Green also rolled out at least two policy reforms in the wake of recent social unrest. Local cops will no longer pull over drivers for minor infractions like broken taillights in an effort to curb unnecessary police contact. No-knock warrants have also been entirely banned.
But with secondary equipment violations only accounting for about 15% of traffic stops, and only three no-knock warrants included among 284 searches conducted over the last five years, the reforms made to date have only left a growing desire for truly meaningful operational changes.
Schor said the Diversity and Inclusion Council is designed to tackle broader, quality-of-life issues tied to social equity while the new taskforce carries a laser focus on curbing racism. Still, he understands how some of his original board could feel like their toes have been stepped on.
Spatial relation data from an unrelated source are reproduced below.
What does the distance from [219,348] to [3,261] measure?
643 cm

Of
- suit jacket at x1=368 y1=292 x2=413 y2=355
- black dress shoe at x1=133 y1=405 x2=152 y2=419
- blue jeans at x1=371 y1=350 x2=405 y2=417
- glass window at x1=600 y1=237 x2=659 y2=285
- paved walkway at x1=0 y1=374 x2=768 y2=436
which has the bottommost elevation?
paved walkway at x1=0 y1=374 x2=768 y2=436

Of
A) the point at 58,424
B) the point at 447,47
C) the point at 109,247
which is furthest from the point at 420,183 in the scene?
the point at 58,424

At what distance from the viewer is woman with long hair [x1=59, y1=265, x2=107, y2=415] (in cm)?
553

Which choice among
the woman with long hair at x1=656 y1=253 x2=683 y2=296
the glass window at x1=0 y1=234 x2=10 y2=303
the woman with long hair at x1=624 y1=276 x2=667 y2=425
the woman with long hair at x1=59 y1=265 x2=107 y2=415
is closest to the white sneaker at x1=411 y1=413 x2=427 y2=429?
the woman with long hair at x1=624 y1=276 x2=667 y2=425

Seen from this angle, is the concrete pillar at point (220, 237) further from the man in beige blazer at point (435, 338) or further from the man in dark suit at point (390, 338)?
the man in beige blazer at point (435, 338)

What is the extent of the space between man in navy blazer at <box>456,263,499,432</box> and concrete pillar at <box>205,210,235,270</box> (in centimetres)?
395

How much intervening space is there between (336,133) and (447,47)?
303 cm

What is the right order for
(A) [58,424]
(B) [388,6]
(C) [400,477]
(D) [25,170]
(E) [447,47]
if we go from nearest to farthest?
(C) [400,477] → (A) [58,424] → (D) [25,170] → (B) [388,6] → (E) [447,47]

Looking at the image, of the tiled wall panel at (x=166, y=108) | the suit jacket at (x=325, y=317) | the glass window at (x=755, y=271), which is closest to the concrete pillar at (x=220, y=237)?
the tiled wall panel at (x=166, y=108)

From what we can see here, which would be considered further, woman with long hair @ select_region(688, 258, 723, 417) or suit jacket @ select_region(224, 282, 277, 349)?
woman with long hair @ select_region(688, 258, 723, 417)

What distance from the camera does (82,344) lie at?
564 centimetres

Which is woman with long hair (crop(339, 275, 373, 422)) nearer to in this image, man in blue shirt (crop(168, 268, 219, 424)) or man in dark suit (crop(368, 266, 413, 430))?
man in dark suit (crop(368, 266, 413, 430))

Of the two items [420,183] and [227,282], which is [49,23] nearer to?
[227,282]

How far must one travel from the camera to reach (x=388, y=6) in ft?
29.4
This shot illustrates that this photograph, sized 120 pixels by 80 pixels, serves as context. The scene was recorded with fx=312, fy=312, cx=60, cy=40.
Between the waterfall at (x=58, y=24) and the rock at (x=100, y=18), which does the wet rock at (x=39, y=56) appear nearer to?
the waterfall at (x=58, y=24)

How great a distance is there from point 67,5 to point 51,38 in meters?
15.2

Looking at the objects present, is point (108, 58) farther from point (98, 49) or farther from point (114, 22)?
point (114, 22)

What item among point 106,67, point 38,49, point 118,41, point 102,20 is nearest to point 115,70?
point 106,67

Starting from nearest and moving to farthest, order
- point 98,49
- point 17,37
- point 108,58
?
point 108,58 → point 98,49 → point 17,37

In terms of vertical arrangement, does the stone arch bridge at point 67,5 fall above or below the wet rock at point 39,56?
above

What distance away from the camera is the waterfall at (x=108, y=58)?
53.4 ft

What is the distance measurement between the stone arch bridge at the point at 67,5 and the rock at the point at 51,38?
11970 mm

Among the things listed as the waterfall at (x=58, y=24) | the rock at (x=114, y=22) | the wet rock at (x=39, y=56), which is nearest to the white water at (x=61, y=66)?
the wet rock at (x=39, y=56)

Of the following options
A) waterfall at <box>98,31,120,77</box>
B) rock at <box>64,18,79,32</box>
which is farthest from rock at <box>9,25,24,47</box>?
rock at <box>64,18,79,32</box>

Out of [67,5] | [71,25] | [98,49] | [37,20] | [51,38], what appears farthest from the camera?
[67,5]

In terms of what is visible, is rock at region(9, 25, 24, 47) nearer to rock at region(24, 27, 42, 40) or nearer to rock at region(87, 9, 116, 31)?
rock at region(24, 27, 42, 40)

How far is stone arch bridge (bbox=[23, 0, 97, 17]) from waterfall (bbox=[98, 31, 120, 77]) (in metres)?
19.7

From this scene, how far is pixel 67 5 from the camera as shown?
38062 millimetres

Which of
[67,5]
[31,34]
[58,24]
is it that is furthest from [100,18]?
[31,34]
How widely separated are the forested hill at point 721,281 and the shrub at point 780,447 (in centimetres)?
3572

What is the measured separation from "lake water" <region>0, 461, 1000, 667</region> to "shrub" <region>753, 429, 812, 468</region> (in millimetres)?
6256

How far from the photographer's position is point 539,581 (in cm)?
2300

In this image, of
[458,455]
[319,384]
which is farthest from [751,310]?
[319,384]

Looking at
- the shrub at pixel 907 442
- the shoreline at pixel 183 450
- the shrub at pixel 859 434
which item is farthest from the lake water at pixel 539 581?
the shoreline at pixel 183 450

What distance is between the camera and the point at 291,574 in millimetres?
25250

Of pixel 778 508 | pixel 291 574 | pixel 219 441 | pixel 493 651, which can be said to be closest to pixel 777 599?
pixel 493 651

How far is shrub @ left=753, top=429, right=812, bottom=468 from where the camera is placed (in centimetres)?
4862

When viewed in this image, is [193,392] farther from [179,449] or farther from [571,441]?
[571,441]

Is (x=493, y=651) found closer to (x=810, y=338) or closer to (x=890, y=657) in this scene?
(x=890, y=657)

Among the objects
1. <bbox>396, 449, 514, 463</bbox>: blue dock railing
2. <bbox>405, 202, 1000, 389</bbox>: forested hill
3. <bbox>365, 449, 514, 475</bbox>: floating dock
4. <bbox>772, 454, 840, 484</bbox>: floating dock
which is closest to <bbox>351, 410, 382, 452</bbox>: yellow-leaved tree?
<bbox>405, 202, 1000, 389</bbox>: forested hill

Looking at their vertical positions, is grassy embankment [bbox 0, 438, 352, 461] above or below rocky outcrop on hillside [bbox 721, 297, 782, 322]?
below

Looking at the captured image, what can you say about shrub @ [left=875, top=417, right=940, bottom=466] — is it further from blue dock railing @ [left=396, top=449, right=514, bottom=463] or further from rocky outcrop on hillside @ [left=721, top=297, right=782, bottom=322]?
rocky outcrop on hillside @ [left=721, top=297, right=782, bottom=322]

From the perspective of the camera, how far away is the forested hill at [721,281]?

“This alliance is kind of a short-term group of people to focus on these racism issues,” Schor explained. “They’ll still work together. I also think we’ve had some good communication to bridge some of these gaps. I thought these communciation issues had been getting better.”
Schor said he had no personal involvement in the creation and organization of last week’s virtual community meeting, but he said he thought the Diversity and Inclusion Council had been consulted. He also said his ongoing plans for the city are also subject to change as more input arrives.
“This is a working document. We’re creating the roadmap to racial equity and we’re adding to it as we move along,” Schor said. “I’ve been to several of their meetings and worked with their leadership. I value their opinions and can absolutely review, evaluate and adjust as necessary.”
Schor called in Watkins and other members of the Diversity and Inclusion Council for a private “discussion with staff about moving forward” earlier this week, a city spokeswoman said. City Pulse wasn’t allowed to send a reporter, but a spokeswoman labeled it a “good conversation.”
“They discussed concerns and ways to best move forward,” she said without elaborating further.